◆ WHAT TO DO: List each line of the data below that contains the string "there". Treat uppercase and lowercase as different.
######
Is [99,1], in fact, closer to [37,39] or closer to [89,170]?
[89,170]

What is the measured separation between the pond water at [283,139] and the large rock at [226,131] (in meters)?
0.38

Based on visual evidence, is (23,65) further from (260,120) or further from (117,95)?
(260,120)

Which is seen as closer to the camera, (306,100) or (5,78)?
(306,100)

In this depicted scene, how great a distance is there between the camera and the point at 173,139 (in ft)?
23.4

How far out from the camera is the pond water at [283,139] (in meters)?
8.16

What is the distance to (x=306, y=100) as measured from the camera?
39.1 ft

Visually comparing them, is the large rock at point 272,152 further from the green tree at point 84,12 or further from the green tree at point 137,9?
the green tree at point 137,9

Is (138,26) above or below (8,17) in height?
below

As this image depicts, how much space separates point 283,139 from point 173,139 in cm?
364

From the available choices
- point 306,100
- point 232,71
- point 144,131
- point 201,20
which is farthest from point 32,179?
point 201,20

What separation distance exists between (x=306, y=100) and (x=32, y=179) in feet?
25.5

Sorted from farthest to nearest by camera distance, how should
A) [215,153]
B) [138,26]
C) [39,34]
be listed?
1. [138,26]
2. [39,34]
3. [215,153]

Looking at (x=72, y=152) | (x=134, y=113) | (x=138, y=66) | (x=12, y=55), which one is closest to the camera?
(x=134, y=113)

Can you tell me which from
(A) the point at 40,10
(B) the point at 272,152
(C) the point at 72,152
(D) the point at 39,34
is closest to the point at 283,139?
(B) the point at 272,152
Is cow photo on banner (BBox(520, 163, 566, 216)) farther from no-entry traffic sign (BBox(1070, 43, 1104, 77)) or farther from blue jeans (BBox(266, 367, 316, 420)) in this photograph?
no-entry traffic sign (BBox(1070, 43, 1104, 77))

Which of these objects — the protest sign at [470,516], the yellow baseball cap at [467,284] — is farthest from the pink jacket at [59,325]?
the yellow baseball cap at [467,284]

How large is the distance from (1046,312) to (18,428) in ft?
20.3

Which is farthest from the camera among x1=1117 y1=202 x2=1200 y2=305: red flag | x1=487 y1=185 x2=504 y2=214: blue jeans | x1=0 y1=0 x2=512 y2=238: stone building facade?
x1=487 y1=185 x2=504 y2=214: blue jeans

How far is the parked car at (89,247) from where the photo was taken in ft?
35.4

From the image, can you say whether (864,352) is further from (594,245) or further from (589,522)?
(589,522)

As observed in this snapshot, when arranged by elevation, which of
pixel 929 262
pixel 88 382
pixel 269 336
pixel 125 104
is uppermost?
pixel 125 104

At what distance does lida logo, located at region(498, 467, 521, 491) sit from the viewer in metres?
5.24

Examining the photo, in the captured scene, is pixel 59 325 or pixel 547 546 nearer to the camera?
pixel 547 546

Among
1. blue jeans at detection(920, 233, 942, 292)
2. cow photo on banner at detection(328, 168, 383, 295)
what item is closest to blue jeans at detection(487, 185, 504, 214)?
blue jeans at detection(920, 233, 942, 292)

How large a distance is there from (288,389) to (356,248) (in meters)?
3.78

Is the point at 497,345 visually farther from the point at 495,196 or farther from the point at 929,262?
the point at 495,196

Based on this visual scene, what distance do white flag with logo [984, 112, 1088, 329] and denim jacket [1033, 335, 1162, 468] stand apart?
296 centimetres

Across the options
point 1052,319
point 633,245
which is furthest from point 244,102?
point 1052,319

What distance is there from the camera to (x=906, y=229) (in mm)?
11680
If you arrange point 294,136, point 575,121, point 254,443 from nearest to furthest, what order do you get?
######
◆ RESULT BELOW:
In this depicted scene, how great a distance is there between the camera and the point at 173,139 (in ft)?
How large a distance is there from (288,389) to (356,248) (in meters)?
What distance is there from the camera to (x=906, y=229) (in mm)?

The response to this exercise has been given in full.